"Too Many Numbers"
| Stock | Return (%) | Volatility (%) | Volume (M) | P/E | Beta |
|---|---|---|---|---|---|
| AAPL | 12 | 22 | 80 | 28 | 1.2 |
| MSFT | 15 | 25 | 65 | 32 | 1.3 |
| JPM | 8 | 18 | 45 | 12 | 1.1 |
| GS | 10 | 28 | 30 | 10 | 1.4 |
| JNJ | 6 | 12 | 25 | 18 | 0.7 |
| PFE | 7 | 15 | 35 | 15 | 0.8 |
Your Task
- Can you visualize all 5 dimensions on paper?
- Which features seem to move together (correlated)?
- If you could keep only 2 summary features, what would they capture?
Reveal Solution
With 5 features, direct visualization is impossible. But notice: Return and Beta move together, Volatility and Beta move together. PCA finds the best linear combinations that capture the most variance. The first principal component might be a "risk" factor, the second a "size" factor.
"Find the Direction of Maximum Spread"
Your Task
- If you had to summarize this 2D cloud with one line, where would you draw it?
- Why along the widest spread?
- What does the second arrow capture?
Reveal Solution
The first principal component (PC1) points in the direction of maximum variance. Projecting onto this direction loses the least information. PC2 is perpendicular to PC1 and captures the remaining variance. Together they form a new coordinate system aligned with the data's natural axes.
"How Many Components?"
Your Task
- How much variance does the first component capture?
- At which component does adding more stop helping much?
- If you keep 3 components, roughly what percentage of total variance do you retain?
Reveal Solution
The scree plot shows explained variance per component. Look for the "elbow" -- where the curve flattens. Components after the elbow add little. A common rule: keep enough components to explain 90-95% of total variance. This is dimensionality reduction -- fewer features, nearly the same information.
"Compress and Reconstruct"
Your Task
- What information was lost when reducing to fewer components?
- Is the reconstruction close to the original?
- When is a lossy approximation acceptable?
Reveal Solution
PCA reconstruction: $\hat{X} = X_{\text{reduced}} \cdot W^T$. With fewer components, fine details are lost but major patterns are preserved. Acceptable when: the lost variance is noise, or you need speed/storage savings. This is similar to JPEG compression -- lose some detail, keep the essence.
"The Map of Similarities"
Your Task
- Which points are clustered together?
- Does the distance between clusters have meaning?

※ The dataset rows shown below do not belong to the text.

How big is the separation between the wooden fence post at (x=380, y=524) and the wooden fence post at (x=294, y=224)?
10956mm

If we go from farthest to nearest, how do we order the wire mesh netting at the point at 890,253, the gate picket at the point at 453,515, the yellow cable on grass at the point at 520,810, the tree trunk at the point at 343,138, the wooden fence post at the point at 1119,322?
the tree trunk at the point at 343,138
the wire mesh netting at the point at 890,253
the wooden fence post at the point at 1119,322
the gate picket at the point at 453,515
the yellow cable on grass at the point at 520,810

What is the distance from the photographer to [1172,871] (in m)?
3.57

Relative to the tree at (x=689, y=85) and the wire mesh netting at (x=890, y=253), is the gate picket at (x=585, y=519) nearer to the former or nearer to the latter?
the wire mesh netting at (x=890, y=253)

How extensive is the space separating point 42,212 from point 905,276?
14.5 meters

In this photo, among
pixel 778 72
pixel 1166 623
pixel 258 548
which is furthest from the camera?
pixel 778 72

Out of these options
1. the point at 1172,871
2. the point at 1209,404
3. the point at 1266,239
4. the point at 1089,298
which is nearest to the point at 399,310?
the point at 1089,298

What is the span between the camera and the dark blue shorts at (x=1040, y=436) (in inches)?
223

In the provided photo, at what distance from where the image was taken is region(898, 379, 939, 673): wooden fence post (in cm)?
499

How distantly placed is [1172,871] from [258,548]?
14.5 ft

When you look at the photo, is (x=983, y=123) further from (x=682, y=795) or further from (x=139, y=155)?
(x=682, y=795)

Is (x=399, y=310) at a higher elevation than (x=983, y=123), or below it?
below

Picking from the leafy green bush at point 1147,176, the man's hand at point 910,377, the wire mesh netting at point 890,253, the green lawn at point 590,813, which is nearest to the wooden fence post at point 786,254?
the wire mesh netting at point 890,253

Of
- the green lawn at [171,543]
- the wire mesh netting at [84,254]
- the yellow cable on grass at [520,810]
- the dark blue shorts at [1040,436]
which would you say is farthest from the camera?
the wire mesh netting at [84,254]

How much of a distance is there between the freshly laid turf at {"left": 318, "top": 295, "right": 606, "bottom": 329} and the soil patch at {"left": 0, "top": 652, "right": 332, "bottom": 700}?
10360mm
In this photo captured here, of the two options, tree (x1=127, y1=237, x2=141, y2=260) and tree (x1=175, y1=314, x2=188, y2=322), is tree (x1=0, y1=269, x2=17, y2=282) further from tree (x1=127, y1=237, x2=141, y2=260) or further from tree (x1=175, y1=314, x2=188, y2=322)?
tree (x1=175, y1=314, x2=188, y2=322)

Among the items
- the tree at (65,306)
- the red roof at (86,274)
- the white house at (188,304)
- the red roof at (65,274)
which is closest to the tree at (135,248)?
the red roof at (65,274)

- The same data is shown 3 times with different settings -- what changed?
Reveal Solution
t-SNE is a nonlinear method that preserves local neighborhoods -- similar points stay close. But unlike PCA, distances between distant clusters are NOT meaningful. The perplexity parameter controls how many neighbors each point considers: low perplexity = tight clusters, high perplexity = more global structure.
"PCA vs. t-SNE: Which to Use?"
Your Task
- Which visualization preserves global distances better?
- Which shows clusters more clearly?
- Can you apply t-SNE to new data without recomputing everything?
Reveal Solution
PCA: linear, fast, invertible, preserves global structure -- use for feature reduction, preprocessing, or when you need to transform new data. t-SNE: nonlinear, slow, not invertible, reveals clusters -- use for visualization only. You cannot apply a t-SNE mapping to new points without rerunning on the full dataset.